L'instant + : la Turquie redécouvre l'art des céramiques bleues d'Iznik

Pendant plus de 300 ans, les secrets de l'art des céramiques bleues de l'Empire ottoman ont disparu dans les soubresauts de l'histoire. Leur redécouverte permet de raviver cette part essentielle du patrimoine culturel turc.
Réputés pour leurs motifs complexes et leurs couleurs éclatantes, à dominantes bleue et rouge, les carreaux d'Iznik qui habillent notamment la mosquée bleue d'Istanbul et le palais de Topkapi, sont considérés comme le sommet de l'art ottoman.
Ils ont fait la réputation d'Iznik, l'ancienne Nicée, où se rendra le pape Léon XIV fin novembre pour le 1 700e anniversaire du premier concile œcuménique de l'histoire du christianisme, qui s'était tenu dans cette ville au sud d'Istanbul.Sous le patronage de l'Empire ottoman, les artisans d'Iznik ont prospéré, obtenant des "résultats remarquables" au milieu du 16e siècle, retrace Ezgi Yalcinkaya, cheffe du département des arts traditionnels turcs à l'université d'Usak.
Ils ont mis au point une pâte de pierre à haute teneur en quartz, la "fritte de verre", qui offre un fond éclatant aux décorations et glaçures transparentes. Elle renvoie aussi des couleurs vibrantes dont un rouge corail pour les motifs floraux qui "a créé un nouveau style distinctif", explique-t-elle à l'AFP.
Le déclin de l'Empire ottoman à partir du 17e siècle signe celui des ateliers. Les artisans, principalement grecs et arméniens, qui maitrisaient la formule de la fritte, les couleurs et les glaçures, disparaissent peu à peu.
"De maître à apprenti"
"Le savoir se transmettait exclusivement de maître à apprenti. Les formules spécifiques, pour le rouge notamment, étaient des secrets partagés oralement", poursuit Ezgi Yalcinkaya.
Des femmes dessinent avant de peindre des carreaux dans un atelier à Iznik, en Turquie, le 14 octobre 2025
Des femmes dessinent avant de peindre des carreaux dans un atelier à Iznik, en Turquie, le 14 octobre 2025 © Ozan KOSE / AFP
"Faute de trace écrite, le savoir-faire a disparu avec les derniers maîtres.

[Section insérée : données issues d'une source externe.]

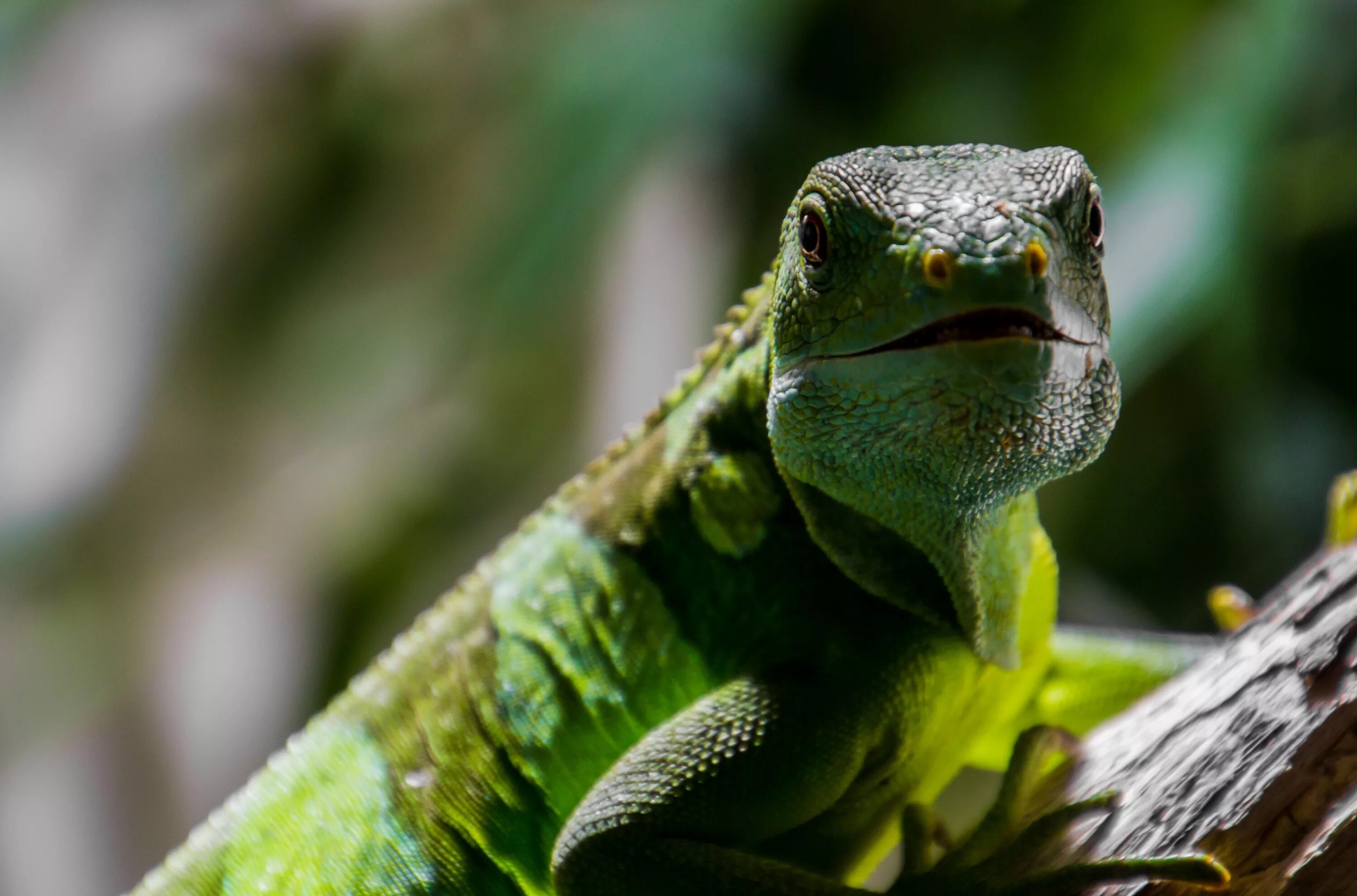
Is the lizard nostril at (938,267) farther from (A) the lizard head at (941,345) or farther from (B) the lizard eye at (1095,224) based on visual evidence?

Aux 18e et 19e siècles, les connaissances techniques étaient en grande partie perdues."
Jusqu'au 20e siècle seulement, grâce à la passion d'une économiste, Isil Akbaygil, pour l'art ottoman : en 1993, elle crée la Fondation Iznik autour d'experts et d'universitaires qui entreprennent d'exhumer les secrets perdus des précieuses céramiques.
"Ce qu'on avait oublié, ce ne sont pas tant les matières premières elles-mêmes, mais leur combinaison, les températures et la méthode de cuisson, pour obtenir ce rouge corail si particulier", souligne Kerim Akbaygil, fils de la fondatrice et vice-président de la Fondation.